WRITTEN REQUEST A: According to the photography article, in what way are photographers like race car drivers?
WRITTEN REQUEST B: Carry on the photography article from its final sentence, keeping its voice and subject.

By Kishore Sawh on April 16th 2018

In certain ways, photographers are like race car drivers. No, not particularly fit or fearless, but in that we drive the machinery to deliver a result, and like drivers, when it comes to the engineering and physics of the machines, we don’t typically know what really goes on.

The good thing is, we don’t necessarily need to for our day to day work, but if we are to be the type who like to discuss, pass judgement on an critique we should have a greater understanding. And make no mistake, to a certain degree, understanding how these systems work, will help make you a better user of your gear, and assist you in making the right purchase decisions.

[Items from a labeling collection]

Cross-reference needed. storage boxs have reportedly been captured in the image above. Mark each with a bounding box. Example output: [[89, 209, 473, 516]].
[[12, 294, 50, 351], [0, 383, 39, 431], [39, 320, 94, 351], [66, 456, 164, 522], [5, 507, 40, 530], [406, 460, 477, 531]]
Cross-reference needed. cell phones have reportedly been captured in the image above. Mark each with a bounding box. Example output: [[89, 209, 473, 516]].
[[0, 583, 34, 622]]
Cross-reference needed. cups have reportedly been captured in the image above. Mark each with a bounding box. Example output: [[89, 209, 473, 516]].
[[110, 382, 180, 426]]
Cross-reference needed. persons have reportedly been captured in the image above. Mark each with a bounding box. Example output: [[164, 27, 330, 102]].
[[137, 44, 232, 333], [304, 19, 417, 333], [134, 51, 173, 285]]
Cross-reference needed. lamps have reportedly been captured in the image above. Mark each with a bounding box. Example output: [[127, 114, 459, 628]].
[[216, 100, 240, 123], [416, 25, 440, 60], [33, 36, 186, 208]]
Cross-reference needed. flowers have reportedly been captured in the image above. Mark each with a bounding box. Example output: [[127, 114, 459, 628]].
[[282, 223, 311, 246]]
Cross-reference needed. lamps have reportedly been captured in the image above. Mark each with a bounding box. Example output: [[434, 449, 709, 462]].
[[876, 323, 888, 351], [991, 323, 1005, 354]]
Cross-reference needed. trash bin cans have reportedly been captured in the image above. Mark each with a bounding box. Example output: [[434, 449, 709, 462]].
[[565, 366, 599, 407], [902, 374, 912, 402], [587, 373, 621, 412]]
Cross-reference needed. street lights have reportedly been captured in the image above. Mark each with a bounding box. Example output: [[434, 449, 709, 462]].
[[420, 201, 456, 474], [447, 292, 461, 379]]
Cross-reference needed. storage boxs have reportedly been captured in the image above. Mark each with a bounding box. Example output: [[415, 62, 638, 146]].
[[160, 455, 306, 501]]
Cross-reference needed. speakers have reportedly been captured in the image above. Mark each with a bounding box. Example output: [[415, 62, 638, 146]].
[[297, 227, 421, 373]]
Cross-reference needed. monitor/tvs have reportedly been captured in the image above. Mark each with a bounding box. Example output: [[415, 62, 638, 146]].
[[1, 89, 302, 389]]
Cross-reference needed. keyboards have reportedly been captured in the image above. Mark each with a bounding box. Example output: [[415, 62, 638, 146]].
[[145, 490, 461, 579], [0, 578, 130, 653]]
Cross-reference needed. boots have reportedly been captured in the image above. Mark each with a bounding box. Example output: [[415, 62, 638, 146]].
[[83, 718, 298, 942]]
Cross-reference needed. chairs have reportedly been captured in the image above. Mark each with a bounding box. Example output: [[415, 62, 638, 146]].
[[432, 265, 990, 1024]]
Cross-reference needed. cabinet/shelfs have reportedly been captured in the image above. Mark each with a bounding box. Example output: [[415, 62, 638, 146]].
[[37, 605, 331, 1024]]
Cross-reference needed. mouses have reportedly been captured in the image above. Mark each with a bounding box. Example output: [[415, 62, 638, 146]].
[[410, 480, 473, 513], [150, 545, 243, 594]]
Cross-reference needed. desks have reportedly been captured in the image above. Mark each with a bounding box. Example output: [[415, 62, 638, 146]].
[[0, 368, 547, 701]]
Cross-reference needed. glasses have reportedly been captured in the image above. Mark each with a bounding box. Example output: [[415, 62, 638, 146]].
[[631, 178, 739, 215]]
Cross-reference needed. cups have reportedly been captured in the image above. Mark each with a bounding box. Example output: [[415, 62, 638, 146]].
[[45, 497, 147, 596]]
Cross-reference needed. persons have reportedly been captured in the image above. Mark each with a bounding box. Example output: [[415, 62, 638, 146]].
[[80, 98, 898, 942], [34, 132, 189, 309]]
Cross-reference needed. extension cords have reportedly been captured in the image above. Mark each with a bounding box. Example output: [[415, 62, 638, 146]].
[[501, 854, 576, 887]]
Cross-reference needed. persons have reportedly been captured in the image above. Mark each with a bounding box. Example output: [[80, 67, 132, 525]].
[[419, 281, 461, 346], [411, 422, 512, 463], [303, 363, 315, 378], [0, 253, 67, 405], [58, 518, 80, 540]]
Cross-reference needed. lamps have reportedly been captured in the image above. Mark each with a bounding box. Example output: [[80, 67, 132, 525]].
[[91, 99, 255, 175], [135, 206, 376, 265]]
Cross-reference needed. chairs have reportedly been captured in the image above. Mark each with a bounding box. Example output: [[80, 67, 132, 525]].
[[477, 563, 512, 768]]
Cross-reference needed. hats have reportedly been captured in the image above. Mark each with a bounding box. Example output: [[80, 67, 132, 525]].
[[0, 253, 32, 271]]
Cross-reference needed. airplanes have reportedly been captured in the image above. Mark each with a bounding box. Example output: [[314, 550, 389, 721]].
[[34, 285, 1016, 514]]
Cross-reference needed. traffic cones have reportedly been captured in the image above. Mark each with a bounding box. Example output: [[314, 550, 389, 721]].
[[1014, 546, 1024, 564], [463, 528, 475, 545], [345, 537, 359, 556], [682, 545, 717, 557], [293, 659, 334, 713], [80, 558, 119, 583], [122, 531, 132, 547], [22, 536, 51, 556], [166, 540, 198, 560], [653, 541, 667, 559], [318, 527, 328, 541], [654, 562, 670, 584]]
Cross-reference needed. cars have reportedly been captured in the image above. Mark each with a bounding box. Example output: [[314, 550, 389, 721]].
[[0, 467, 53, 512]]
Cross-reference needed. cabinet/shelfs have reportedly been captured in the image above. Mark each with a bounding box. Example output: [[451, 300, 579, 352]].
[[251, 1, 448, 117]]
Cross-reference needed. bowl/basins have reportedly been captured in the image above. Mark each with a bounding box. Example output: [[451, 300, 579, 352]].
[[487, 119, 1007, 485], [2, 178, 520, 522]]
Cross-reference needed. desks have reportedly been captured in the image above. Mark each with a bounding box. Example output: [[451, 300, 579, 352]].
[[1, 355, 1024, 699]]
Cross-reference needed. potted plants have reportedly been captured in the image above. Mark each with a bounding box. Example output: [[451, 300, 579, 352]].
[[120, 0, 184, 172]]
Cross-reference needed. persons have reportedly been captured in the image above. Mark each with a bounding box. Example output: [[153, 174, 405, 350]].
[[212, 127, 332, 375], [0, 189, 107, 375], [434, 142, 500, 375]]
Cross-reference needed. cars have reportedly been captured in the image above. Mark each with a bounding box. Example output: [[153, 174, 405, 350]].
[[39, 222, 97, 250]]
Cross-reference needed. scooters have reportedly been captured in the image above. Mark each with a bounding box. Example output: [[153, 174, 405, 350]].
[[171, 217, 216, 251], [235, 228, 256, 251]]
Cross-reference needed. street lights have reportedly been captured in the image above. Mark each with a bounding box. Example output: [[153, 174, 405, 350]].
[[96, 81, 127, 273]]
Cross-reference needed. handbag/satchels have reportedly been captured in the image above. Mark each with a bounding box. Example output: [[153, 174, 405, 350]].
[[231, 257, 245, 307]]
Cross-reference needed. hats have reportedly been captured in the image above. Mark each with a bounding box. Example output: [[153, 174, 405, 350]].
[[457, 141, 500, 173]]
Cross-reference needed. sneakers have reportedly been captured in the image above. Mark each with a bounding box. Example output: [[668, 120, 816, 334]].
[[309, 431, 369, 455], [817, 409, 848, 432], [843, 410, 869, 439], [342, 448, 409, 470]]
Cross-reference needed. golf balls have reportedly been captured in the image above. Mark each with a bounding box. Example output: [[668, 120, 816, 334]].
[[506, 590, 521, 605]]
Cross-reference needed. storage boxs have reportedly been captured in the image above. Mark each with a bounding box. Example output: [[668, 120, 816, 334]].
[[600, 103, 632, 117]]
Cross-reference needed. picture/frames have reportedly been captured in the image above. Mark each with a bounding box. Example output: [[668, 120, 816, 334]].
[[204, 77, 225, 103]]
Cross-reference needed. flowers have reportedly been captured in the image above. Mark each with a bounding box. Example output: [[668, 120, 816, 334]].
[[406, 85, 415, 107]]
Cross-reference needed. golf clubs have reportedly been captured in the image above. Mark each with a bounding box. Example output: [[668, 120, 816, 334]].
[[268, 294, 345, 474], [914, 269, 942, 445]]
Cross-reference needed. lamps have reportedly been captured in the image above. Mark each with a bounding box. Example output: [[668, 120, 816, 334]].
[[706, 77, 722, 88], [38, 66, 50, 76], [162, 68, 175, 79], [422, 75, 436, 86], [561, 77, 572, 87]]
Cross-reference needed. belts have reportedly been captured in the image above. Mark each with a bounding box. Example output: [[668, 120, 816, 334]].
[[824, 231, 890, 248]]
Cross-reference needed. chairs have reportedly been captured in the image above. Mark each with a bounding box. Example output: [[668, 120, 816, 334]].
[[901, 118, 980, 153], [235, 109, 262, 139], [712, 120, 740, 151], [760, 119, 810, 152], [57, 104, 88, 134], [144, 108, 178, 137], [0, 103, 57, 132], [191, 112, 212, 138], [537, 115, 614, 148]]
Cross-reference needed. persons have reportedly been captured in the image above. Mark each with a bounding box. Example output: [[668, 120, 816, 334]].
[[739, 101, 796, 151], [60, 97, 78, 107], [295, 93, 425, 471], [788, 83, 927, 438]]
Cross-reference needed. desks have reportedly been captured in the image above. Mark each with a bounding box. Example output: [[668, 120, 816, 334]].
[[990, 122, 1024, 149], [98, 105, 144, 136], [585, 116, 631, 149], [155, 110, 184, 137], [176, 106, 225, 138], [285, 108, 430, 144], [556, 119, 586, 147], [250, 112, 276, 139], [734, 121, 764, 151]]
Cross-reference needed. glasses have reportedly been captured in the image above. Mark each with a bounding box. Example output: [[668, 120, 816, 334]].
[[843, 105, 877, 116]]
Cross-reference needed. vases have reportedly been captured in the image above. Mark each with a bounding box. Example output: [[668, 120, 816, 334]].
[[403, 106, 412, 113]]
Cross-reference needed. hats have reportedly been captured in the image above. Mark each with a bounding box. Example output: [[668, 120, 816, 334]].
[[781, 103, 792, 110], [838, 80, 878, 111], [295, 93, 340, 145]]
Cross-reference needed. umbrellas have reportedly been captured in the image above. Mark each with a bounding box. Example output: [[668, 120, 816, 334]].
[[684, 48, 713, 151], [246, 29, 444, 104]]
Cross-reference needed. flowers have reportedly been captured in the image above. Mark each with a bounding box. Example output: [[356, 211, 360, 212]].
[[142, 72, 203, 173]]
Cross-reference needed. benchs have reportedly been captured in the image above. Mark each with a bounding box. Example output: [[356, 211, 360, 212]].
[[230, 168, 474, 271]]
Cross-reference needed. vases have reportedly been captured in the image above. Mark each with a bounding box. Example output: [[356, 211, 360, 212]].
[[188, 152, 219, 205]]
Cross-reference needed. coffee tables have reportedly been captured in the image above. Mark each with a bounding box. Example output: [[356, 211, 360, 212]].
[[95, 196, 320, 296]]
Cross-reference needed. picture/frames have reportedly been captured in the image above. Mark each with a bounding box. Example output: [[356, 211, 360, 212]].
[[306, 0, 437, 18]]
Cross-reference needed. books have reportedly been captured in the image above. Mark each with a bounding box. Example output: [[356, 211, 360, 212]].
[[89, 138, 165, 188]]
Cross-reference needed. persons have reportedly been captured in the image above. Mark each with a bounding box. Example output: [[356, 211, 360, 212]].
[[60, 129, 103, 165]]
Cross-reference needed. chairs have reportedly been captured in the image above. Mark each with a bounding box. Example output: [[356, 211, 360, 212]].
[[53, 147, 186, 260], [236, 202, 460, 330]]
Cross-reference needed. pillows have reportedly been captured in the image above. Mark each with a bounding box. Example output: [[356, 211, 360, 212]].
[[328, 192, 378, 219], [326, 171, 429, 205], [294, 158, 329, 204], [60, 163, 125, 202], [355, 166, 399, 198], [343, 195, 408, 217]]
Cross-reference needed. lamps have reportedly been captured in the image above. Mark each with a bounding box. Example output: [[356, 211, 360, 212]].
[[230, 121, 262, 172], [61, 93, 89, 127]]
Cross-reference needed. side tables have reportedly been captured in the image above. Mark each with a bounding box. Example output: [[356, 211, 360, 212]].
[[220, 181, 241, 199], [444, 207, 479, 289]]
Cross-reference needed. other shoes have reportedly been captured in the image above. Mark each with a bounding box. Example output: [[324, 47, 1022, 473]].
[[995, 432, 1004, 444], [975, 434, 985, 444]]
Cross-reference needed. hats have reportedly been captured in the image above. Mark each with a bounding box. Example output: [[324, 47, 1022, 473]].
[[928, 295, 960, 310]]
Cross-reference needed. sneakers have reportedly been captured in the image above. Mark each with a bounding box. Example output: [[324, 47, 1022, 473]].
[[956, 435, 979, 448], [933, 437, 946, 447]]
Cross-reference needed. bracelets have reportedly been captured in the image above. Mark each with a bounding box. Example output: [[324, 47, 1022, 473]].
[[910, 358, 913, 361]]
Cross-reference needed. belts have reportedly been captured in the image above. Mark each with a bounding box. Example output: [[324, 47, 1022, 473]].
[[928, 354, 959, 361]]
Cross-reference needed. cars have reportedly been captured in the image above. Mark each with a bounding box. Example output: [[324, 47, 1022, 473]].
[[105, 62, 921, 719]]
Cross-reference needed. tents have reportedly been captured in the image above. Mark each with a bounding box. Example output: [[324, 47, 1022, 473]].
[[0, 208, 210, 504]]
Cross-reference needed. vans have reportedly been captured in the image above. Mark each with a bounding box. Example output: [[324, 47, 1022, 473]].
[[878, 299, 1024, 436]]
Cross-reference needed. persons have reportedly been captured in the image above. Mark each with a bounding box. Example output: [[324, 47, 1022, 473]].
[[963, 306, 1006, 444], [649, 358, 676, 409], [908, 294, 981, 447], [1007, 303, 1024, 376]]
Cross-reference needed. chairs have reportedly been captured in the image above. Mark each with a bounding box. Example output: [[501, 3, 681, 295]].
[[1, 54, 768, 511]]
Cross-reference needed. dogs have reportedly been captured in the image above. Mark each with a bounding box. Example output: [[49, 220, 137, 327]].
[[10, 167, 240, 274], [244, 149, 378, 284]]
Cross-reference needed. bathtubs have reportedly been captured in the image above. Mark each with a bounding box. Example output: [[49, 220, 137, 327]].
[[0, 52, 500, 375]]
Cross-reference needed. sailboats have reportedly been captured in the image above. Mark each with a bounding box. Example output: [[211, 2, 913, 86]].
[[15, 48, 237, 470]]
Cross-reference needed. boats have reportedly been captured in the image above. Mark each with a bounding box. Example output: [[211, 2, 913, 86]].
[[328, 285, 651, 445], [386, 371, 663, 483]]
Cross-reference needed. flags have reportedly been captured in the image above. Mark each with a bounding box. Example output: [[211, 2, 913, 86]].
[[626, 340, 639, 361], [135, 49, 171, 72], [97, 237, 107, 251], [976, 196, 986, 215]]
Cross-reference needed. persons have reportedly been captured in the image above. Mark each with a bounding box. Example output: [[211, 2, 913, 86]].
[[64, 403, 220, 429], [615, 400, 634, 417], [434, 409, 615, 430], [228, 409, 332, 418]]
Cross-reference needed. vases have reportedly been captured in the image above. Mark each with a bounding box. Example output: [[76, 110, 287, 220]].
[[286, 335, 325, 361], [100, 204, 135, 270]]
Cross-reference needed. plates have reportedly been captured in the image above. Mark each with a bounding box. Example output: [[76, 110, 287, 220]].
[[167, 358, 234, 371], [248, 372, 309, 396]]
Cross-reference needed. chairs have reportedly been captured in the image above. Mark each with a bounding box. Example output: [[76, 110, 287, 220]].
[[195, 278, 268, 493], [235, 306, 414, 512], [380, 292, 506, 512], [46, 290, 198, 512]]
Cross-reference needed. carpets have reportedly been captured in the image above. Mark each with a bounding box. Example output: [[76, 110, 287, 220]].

EXERCISE RESULT A: They drive the machinery to deliver a result without typically knowing what really goes on in the engineering and physics of the machines.

EXERCISE RESULT B:
You’ll begin to understand too why some pieces of equipment cost more than others, and then determine how important that is to you. A simple example would be, if you’re considering buying a new camera, and perhaps you’re torn trying to decide why the Sony a9 costs what it does. Well, if you understand that CMOS sensors are typically prone to rolling shutter and why that’s so, you’ll understand that the incredibly fast readout from the A9‘s sensor largely mitigates that problem, resulting in a mirrorless camera with good resolution and overall sensor performance that doesn’t really have an issue with rolling shutter. To some, that matters little, and to some that matters a lot, but you’d be able to choose for yourself.

[Sony a9 Review: Sony A9 Review / Overview | The Affirmation Of Mirrorless & Wish Fulfillment]

In this video from Filmmaker IQ, John Hess walks us through the basics of how film works at a chemical level, and how CCD and CMOS sensors work as well. While much of it might go over your head, there’s enough in here to make the watch worthwhile from a practical standpoint.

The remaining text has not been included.